Exercises to complete —
1 > In the science policy news briefs, turn the paragraph beginning "Democrats in the U.S. House of Representatives" into a short bulleted list that keeps its main facts.
2 > Pick up the science policy news briefs after their last sentence and add one more short item in the same style.

Excerpted passage —

━━━━━━

Days after the National Institutes of Health (NIH) barred two employees from speaking with investigators about a clinical trial (Science, 3 May, p. 414), the agency reversed course. Last week, it confirmed that it would allow critical care physicians Charles Natanson and Peter Eichacker to meet with the Office of Human Research Protection (OHRP). OHRP is investigating an NIH-funded trial testing potential treatments for the bloodstream infection sepsis. The two physician-researchers advised Washington, D.C.–based advocacy group Public Citizen, which said the trial put participants at risk by failing to test established medical care alongside two experimental approaches. NIH did not allow Science to speak with Natanson, and said that officials from the National Heart, Lung, and Blood Institute, which oversees the trial, would attend the meeting with OHRP.

Revival for science advice office?

Policy

Democrats in the U.S. House of Representatives are trying to resurrect Congress's long-dead science advice office. A House spending panel last week approved a 2020 funding bill that includes $6 million to reestablish the Office of Technology Assessment (OTA), which Republican lawmakers regarded as wasteful and killed in 1995. Congress established OTA in 1972, and the office churned out some 750 reports assessing potential promise and peril in emerging fields such as biotechnology. It had about 140 staffers and a budget of $21 million at its demise. Science advocacy groups have regularly called for restoring OTA, and Representative Tim Ryan (D–OH) said the move would “pave the way for better technology and science policy.” But the effort faces uncertain prospects in the Republican-controlled Senate.

━━━━━━

Source material —

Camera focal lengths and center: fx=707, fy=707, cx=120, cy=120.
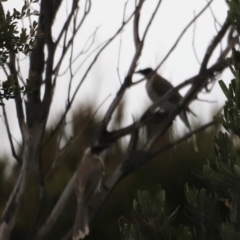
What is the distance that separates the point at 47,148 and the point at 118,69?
373 centimetres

━━━━━━

Answers provided —
1 >
- House Democrats want to revive Congress's Office of Technology Assessment (OTA).
- A House spending panel approved a 2020 funding bill with $6 million to reestablish it.
- Republican lawmakers called OTA wasteful and shut it down in 1995.
- Congress created OTA in 1972. It produced about 750 reports on the promise and risks of emerging fields such as biotechnology.
- When it closed, it had about 140 staffers and a $21 million budget.
- Science advocacy groups have often called for bringing it back. Representative Tim Ryan (D–OH) said the move would "pave the way for better technology and science policy."
- The plan's chances are uncertain in the Republican-controlled Senate.

2 >
Mount Sinai faces lawsuit

Workplace

Seven women last week sued the Arnhold Institute for Global Health, part of the Mount Sinai Icahn School of Medicine in New York City, for sex and age discrimination. The women are current or former employees, three of them physician-researchers. They allege that the center's director, Prabhjot Singh, in an effort to create a Silicon Valley–like “bro culture,” preferentially hired younger men who then abused female co-workers, and that Singh disparaged and demoted older women who had built the center, driving them out. The medical school declined to make Singh and other defendants available for comment, but said in a statement, “We deny the allegations of discrimination … [and] intend to vigorously defend” the institution against the lawsuit. An eighth, male plaintiff alleged discrimination based on race, religion, and national origin, and retaliation after he reported that Singh misrepresented progress on a project to funders.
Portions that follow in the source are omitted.